Pancreatic cancer

The prevalence of PEI in patients with pancreatic cancer is 80–90%, and both the site and degree of ductal obstruction will determine the severity of PEI in these patients.1 In pancreatic cancer, pancreatic enzyme insufficiency commonly occurs through either obstruction of the pancreatic duct by tumours of the head of the pancreas or through the loss of functioning pancreatic parenchyma by progressive destruction with tumour growth. Loss of pancreatic tissue following surgical procedures also contributes to pancreatic enzyme insufficiency.1-3

The resulting malabsorption is associated with bodyweight loss and malnutrition, which are in turn associated with a poor prognosis, increased morbidity and delayed recovery following surgery, significant reduction in quality of life and even interruption of cancer therapy.2

Malabsorption and weight loss in these patients are often overlooked. Most patients with cancer of the pancreatic head region are already exocrine insufficient at diagnosis. Given this high prevalence, physicians should direct their focus to diagnose and treat exocrine insufficiency with pancreatic enzymes to optimize the patient’s nutritional status and physical condition, maintain weight, endure surgery, improve tolerance to palliative chemotherapy and/or radiotherapy and increase their quality of life.4,5

Pancreatic enzyme supplementation should be considered in most patients with pancreatic cancer and used whenever there is clinical suspicion of exocrine insufficiency.2

Patients with pancreatic cancer struggle with symptoms of malabsorption, unaware that they could be helped with medication, with a negative impact on both their physical and psychological health.6

Retrospective analysis of a prospective database of 66 patients (mean age 69.3) with unresectable pancreatic cancer confirmed by EUS-FNB. Patients with survival < 30 days were excluded.
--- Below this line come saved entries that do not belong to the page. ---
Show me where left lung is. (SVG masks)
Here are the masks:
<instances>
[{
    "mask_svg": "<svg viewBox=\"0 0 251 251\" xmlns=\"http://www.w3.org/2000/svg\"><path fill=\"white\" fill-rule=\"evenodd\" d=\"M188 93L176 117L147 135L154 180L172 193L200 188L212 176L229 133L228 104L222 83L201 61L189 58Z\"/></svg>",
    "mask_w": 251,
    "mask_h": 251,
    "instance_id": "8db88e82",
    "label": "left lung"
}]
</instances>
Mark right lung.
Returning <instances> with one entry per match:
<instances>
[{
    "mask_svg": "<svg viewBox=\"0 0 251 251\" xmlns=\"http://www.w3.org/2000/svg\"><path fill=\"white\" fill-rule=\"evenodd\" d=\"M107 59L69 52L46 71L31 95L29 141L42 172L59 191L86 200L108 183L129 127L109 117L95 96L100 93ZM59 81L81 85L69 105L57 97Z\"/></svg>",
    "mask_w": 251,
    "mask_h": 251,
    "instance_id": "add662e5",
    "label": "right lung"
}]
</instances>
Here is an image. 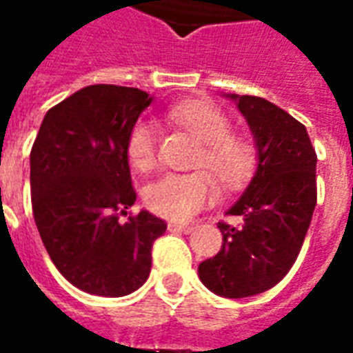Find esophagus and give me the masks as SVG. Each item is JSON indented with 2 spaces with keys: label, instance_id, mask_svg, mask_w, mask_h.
I'll return each mask as SVG.
<instances>
[{
  "label": "esophagus",
  "instance_id": "obj_1",
  "mask_svg": "<svg viewBox=\"0 0 353 353\" xmlns=\"http://www.w3.org/2000/svg\"><path fill=\"white\" fill-rule=\"evenodd\" d=\"M170 232H183V234H189L194 230L192 225H187V223H168Z\"/></svg>",
  "mask_w": 353,
  "mask_h": 353
}]
</instances>
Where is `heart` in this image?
Listing matches in <instances>:
<instances>
[{
	"instance_id": "obj_1",
	"label": "heart",
	"mask_w": 353,
	"mask_h": 353,
	"mask_svg": "<svg viewBox=\"0 0 353 353\" xmlns=\"http://www.w3.org/2000/svg\"><path fill=\"white\" fill-rule=\"evenodd\" d=\"M170 119L199 139L200 151L194 166L206 168L227 191H234L253 176L257 154L242 136L230 134L229 117L206 101H181L168 111ZM157 128L141 119L132 126L126 139V154L136 170L145 172L154 164ZM215 183L206 172L164 174L147 185V208L172 221H185L214 199Z\"/></svg>"
}]
</instances>
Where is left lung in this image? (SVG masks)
<instances>
[{"label": "left lung", "mask_w": 353, "mask_h": 353, "mask_svg": "<svg viewBox=\"0 0 353 353\" xmlns=\"http://www.w3.org/2000/svg\"><path fill=\"white\" fill-rule=\"evenodd\" d=\"M252 128L257 170L227 215L236 227L217 223L223 245L199 265V278L227 299L259 295L274 288L299 257L318 200L316 151L296 119L259 96L229 94Z\"/></svg>", "instance_id": "8db88e82"}]
</instances>
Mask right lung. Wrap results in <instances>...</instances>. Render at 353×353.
<instances>
[{"label": "right lung", "instance_id": "1", "mask_svg": "<svg viewBox=\"0 0 353 353\" xmlns=\"http://www.w3.org/2000/svg\"><path fill=\"white\" fill-rule=\"evenodd\" d=\"M151 96L90 85L47 111L30 153L32 208L58 272L90 295L124 296L151 272L166 223L136 202L126 139Z\"/></svg>", "mask_w": 353, "mask_h": 353}]
</instances>
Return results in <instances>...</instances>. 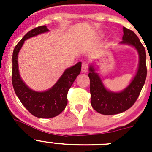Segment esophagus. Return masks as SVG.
Listing matches in <instances>:
<instances>
[{
  "label": "esophagus",
  "instance_id": "1",
  "mask_svg": "<svg viewBox=\"0 0 152 152\" xmlns=\"http://www.w3.org/2000/svg\"><path fill=\"white\" fill-rule=\"evenodd\" d=\"M88 68H89V64H88V63H87V62L82 63V72H84V73L88 72Z\"/></svg>",
  "mask_w": 152,
  "mask_h": 152
}]
</instances>
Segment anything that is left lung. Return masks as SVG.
I'll return each instance as SVG.
<instances>
[{
	"label": "left lung",
	"mask_w": 152,
	"mask_h": 152,
	"mask_svg": "<svg viewBox=\"0 0 152 152\" xmlns=\"http://www.w3.org/2000/svg\"><path fill=\"white\" fill-rule=\"evenodd\" d=\"M121 43L134 46L139 55V64L136 75L129 85L122 92L114 93L107 91L93 66H90L91 106L96 112L103 115H114L127 110L135 103L142 91L147 76L146 52L144 46L133 31L123 27Z\"/></svg>",
	"instance_id": "1"
}]
</instances>
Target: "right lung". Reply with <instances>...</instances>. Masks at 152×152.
<instances>
[{
    "label": "right lung",
    "mask_w": 152,
    "mask_h": 152,
    "mask_svg": "<svg viewBox=\"0 0 152 152\" xmlns=\"http://www.w3.org/2000/svg\"><path fill=\"white\" fill-rule=\"evenodd\" d=\"M45 26H40L29 31L19 42L13 52L12 84L16 94L23 105L32 115L39 118H52L59 115L68 103V90L71 88L81 71V62L64 71L61 77L51 89L44 92H36L29 89L20 78L18 70V53L24 41L30 37L48 32Z\"/></svg>",
    "instance_id": "1"
}]
</instances>
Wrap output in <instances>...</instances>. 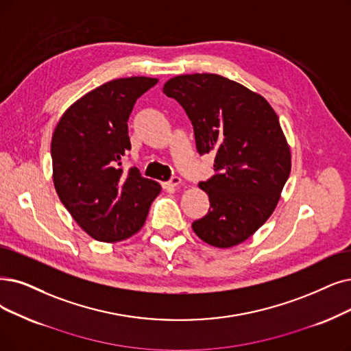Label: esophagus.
<instances>
[{"mask_svg":"<svg viewBox=\"0 0 351 351\" xmlns=\"http://www.w3.org/2000/svg\"><path fill=\"white\" fill-rule=\"evenodd\" d=\"M180 184H181V178L177 177V176H174V177H171L170 181H165V183H162V187H164V189H176V187H178Z\"/></svg>","mask_w":351,"mask_h":351,"instance_id":"obj_1","label":"esophagus"}]
</instances>
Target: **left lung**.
<instances>
[{
    "mask_svg": "<svg viewBox=\"0 0 351 351\" xmlns=\"http://www.w3.org/2000/svg\"><path fill=\"white\" fill-rule=\"evenodd\" d=\"M162 92L187 112L197 151L215 154L216 174L199 184L210 208L194 233L216 247L245 242L274 213L291 173L276 112L262 95L213 73L176 76Z\"/></svg>",
    "mask_w": 351,
    "mask_h": 351,
    "instance_id": "8db88e82",
    "label": "left lung"
}]
</instances>
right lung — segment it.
Instances as JSON below:
<instances>
[{"label": "right lung", "instance_id": "add662e5", "mask_svg": "<svg viewBox=\"0 0 351 351\" xmlns=\"http://www.w3.org/2000/svg\"><path fill=\"white\" fill-rule=\"evenodd\" d=\"M157 82L132 76L104 83L70 105L54 128L56 193L79 226L99 242L135 234L161 191L138 168L122 170V157L131 149L127 122L132 108Z\"/></svg>", "mask_w": 351, "mask_h": 351}]
</instances>
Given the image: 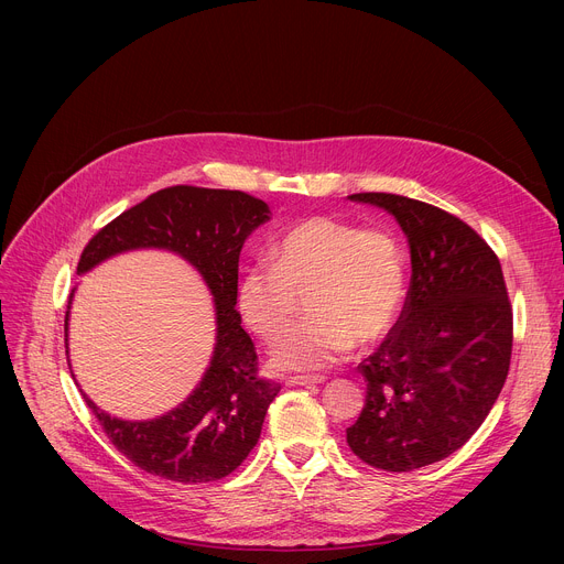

All patients were evaluated for palliative chemotherapy. Patients diagnosed in Department of Gastroenterology (Group 1; 31.8%) were also evaluated for PEI by 13C-MTG breath test and nutritional status; patients in Group 2 (68.2%) were not. Group 1 patients with PEI were treated with Creon 50,000 lipase units/meal and 25,000 lipase units/snack.

References

  1. Keller J et al. Gut 2005; 54(Suppl6): 1-28.
  2. Imrie CW et al. Aliment Pharmacol Ther 2010; 32(Suppl. 1): 1–25
  3. Friess H et al. Digestion 1993; 54(Suppl 2): 48–53
  4. Sikkens ECM et al. J Clin Gastroenterol 2014; 48: e43–e46
  5. Guidelines for the management of patients with pancreatic, periampullary and ampullary carcinomas. Gut 2005; 54(suppl 5): v1–v16
  6. Gooden HM. Support Care Cancer 2013; 21(7): 1835-41.

"Well the pancreatic enzyme [Creon] made such a huge difference. If we’d only known we could have got that earlier. That would have been great."